En bon ancien 1er secrétaire qu’il est, François Hollande a voulu jouer l’anguille, en manœuvrant pour envoyer l’Espagne et l’Italie en 1ère ligne. Mais l’anguille, sortie des eaux troubles du PS, est arrivée en eaux profondes s’est faite manger par les requins ultra-libéraux. Comme d’habitude, chaque Etat a défendu ses intérêts, et notre Président est rentré à la maison avec son pacte de croissance en guise de cache sexe.
Budget Européen et Europe Politique
Faire bouger les choses en Europe, c’est difficile, je vous l’accorde. Mais ne pas s’opposer à la vision ultra-libérale de l’Europe alors qu’on en a le pouvoir, c’est quoi? Au jeu de poker de la négociation budgétaire, notre Président a checké pré flop pour ne pas avoir à gager ses jetons: la PAC, alors qu’il avait une paire d’As en main : le véto.
Il a passé parce qu’il a laissé la Responsabilité au Parlement Européen, cette institution si décriée par certains, pour exercer sa Responsabilité de chef d’Etat antilibéral à sa place. Les Députés Européens n’ont pas flanché, eux. Certains pour défendre leur propre pouvoir, OK, mais ils ont pris une grosse responsabilité, celle de mettre en échec un budget ultra-libéral qui aurait torpillé l’ébauche si ténue d’une Europe Politique, pour en faire encore d’avantage un simple marché ouvert aux 4 vents.
Alors? Bien joué M. Le Président? Il est arrivé à ses fins sans se mouiller, en faisant l’anguille? Non.
Parce que pour construire une Europe Politique, apolitique, en dehors du carcan néolibéral, cela requiert que des chefs de gouvernements prennent l’initiative, la responsabilité et le risque de lâcher de leur pourvoir, pour le mettre dans les mains des citoyens.
L’Allemagne demande plus de démocratie en Europe : une démocratie de façade, qui ferait élire le Président de ce si opaque Conseil des chefs d’Etats et de Gouvernements, qui gangrène l’Europe, au Suffrage Universel. Si on leur disait « chiche » pour la Démocratie, mais pas celle-là. Chiche pour une vraie démocratie, Fédérale, avec un Parlement puissant et débarrassée de la marque de l’idéologie ultralibérale. Prenons l’Allemagne et les ultralibéraux à leur propre jeu de la Démocratie.

*Consignes*.
1 > Répondez aux questions suivantes sur l'extrait.
(a) Quels pays François Hollande a-t-il voulu envoyer en première ligne ?
(b) À quoi la paire d'As que le Président avait en main correspond-elle ?
(c) Quel président l'Allemagne voudrait-elle faire élire au suffrage universel ?
2 > Modifiez le passage de l'extrait qui commence aux mots « Il a passé parce » et s'arrête après « faisant l’anguille? Non. » : remplacez-y « Parlement Européen » par « Parlement de l'Union ».
3 > Relevez tous les noms de pays cités dans l'extrait.
Ces lignes n'ont aucun lien avec l'extrait.

*Lignes de données*.
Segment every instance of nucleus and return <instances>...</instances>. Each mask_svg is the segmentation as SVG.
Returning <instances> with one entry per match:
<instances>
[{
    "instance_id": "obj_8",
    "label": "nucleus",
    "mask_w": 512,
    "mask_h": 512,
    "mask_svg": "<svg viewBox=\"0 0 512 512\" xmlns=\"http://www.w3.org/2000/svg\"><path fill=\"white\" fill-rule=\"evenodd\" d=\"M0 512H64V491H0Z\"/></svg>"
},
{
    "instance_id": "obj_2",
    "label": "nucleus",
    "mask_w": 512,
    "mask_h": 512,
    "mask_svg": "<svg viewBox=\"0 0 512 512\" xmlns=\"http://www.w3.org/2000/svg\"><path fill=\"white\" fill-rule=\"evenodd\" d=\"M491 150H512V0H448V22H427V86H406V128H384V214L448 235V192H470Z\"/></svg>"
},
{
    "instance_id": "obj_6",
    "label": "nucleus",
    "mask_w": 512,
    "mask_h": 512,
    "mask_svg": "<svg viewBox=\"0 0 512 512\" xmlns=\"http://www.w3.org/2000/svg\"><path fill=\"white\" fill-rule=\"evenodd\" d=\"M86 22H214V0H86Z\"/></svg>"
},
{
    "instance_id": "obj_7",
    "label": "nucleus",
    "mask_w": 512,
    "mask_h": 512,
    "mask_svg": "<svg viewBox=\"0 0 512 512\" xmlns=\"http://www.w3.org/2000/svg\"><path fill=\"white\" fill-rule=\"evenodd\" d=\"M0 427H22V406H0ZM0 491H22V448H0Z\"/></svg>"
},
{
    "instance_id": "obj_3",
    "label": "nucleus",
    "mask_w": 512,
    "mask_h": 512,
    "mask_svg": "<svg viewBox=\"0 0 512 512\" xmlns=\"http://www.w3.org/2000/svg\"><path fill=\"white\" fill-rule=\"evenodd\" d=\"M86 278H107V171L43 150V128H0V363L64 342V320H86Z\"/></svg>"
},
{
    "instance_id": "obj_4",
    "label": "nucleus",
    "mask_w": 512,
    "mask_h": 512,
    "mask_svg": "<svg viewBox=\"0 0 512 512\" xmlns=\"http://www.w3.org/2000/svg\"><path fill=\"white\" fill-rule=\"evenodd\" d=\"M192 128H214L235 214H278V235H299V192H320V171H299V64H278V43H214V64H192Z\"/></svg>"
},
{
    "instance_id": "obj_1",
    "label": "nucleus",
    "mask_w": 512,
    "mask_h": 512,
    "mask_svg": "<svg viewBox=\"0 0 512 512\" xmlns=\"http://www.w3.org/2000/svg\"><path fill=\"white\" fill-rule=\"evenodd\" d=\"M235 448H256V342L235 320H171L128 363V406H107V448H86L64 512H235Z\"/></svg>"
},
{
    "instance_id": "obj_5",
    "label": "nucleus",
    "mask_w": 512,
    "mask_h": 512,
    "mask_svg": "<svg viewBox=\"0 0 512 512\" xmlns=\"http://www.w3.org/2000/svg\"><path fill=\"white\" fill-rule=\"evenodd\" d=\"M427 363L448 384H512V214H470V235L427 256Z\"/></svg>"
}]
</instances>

*Réponses*.
1 >
(a) L'Espagne et l'Italie.
(b) Au véto.
(c) Le Président du Conseil des chefs d'Etats et de Gouvernements.

2 >
Il a passé parce qu’il a laissé la Responsabilité au Parlement de l'Union, cette institution si décriée par certains, pour exercer sa Responsabilité de chef d’Etat antilibéral à sa place. Les Députés Européens n’ont pas flanché, eux. Certains pour défendre leur propre pouvoir, OK, mais ils ont pris une grosse responsabilité, celle de mettre en échec un budget ultra-libéral qui aurait torpillé l’ébauche si ténue d’une Europe Politique, pour en faire encore d’avantage un simple marché ouvert aux 4 vents.
Alors? Bien joué M. Le Président? Il est arrivé à ses fins sans se mouiller, en faisant l’anguille? Non.

3 > l'Espagne, l'Italie, l'Allemagne